Select every line in the material below that contains the word "this", treating uppercase and lowercase as distinct.

EXERCISE MATERIALS:
┌──

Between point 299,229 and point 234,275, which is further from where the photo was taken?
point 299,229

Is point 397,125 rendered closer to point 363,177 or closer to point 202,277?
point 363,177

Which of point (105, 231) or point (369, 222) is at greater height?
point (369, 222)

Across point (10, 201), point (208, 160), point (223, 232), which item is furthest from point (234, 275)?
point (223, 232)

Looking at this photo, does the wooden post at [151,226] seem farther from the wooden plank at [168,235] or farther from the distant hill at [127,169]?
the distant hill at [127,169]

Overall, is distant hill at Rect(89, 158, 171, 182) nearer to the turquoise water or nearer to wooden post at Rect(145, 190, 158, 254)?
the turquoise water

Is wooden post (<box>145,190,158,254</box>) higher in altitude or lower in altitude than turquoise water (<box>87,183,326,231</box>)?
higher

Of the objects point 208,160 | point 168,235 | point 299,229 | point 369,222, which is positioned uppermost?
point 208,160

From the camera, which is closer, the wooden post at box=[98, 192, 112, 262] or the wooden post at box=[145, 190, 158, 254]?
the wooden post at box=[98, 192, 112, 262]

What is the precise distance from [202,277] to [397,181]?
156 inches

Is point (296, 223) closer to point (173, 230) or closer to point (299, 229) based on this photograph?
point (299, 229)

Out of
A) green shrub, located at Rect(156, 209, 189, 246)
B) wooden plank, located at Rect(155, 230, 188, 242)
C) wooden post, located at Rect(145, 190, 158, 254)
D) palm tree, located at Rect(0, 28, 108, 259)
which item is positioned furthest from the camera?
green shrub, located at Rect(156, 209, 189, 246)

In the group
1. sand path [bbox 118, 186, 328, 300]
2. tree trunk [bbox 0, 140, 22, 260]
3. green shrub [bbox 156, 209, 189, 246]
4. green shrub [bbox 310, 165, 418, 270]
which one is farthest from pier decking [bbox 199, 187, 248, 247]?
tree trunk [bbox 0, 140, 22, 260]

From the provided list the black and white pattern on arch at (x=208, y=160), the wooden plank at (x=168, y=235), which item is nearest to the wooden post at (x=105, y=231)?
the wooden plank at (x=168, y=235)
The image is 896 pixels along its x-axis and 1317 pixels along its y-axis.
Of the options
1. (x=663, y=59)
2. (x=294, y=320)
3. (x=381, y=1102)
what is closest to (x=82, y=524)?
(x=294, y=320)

└──
┌──

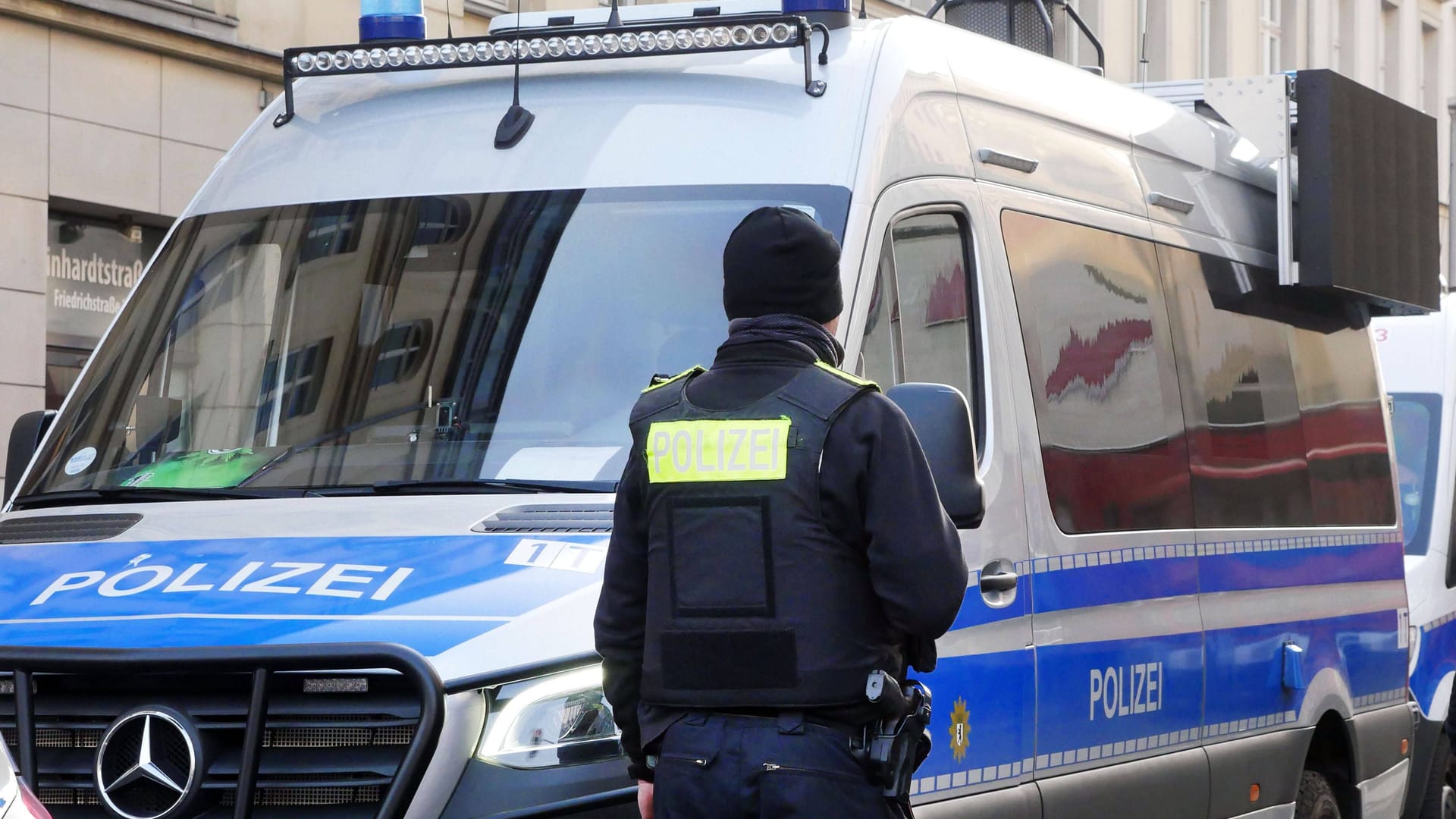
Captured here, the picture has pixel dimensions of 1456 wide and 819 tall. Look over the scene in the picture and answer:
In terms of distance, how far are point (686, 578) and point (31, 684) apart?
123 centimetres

└──

FINISHED EXERCISE:
Looking at this photo, does the wooden post at [151,226] seem farther from the wooden plank at [168,235] or farther from the distant hill at [127,169]?
Is point (296, 223) closer to point (173, 230) or closer to point (299, 229) based on this photograph?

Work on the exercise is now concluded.